##### PAGE TEXT

Hot-keys in Linux (not only) | Description |
Alt+Tab | jump to the next window (i.e. from Command Line to Firefox) |
Ctrl+Tab | jump to the next tab (e.g. in Firefox) |
Ctrl+N | creates a new window |
Ctrl+T | creates a new tab (different on the Command Line!!!) |
Ctrl+C, Ctrl+V | copy and paste (different on the Command Line!!!) |
Hot-keys on a Command Line | Description |
Arrow up/down | choose previous command |
Ctrl+Shift+T | creates new tab |
Ctrl+Shift+C | copy |
Ctrl+Shift+V | paste |
Ctrl+A or Home | take you to the beginning of the command line |
Ctrl+E or End | take you to the end of the command line |
Ctrl+Left Arrow | jump leftwards to beginning of the words |
Ctrl+Right Arrow | jump rightwards in the gap between words |
Ctrl+U | clears the entire line to the left of the cursor (this is the fastest way to clear an entire command if your cursor is at the end) |
Ctrl+W | delete the word before (to the left) of the cursor |
Ctrl+K | delete everything from the position of the cursor to the end of the line (everything to the right of the cursor) |
Ctrl+C | close/exit the program (!!! note the difference from the most common utilization !!!) |
Ctrl+Z | suspend/interrupt the program – user can later continue by typing the command ‘fg‘ (short for foreground) or by typing ‘bg‘ (short for background) |

##########

GOAL OF THE EXERCISE.
Answer these questions from the hot-key tables:
(a) Which key combination creates a new tab on the command line?
(b) What does Ctrl+C do on the command line?
(c) Which command can be typed to continue a program suspended with Ctrl+Z in the foreground?

##### RECORD SET

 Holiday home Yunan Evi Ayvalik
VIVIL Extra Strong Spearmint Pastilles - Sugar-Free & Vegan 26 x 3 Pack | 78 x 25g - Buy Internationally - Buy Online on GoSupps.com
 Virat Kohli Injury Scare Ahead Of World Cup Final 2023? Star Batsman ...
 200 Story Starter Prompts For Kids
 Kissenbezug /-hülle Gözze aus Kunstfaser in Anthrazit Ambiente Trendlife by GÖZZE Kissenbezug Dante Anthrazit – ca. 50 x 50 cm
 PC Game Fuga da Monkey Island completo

##########
##### RECORD SET

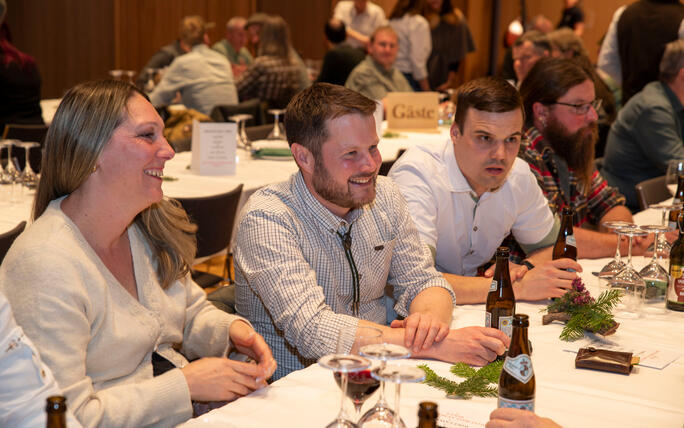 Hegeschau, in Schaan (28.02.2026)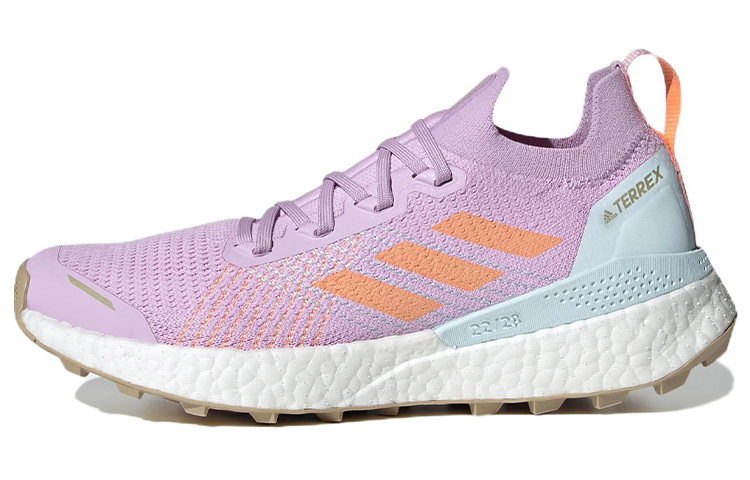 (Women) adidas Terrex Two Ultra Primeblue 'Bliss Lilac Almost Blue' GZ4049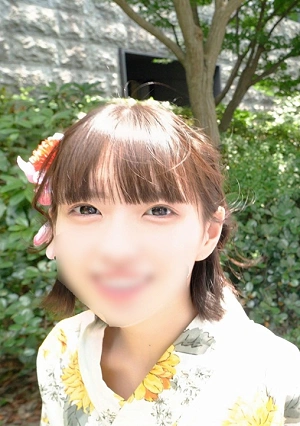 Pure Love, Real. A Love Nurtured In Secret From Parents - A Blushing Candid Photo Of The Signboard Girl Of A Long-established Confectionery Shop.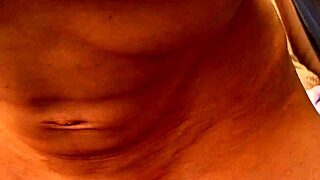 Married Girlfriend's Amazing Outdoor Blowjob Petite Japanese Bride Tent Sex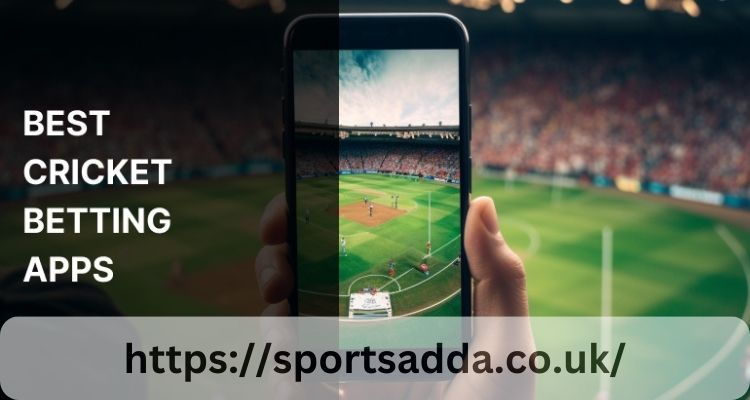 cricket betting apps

##########

TASK ANSWER.
(a) Ctrl+Shift+T
(b) It closes or exits the program.
(c) fg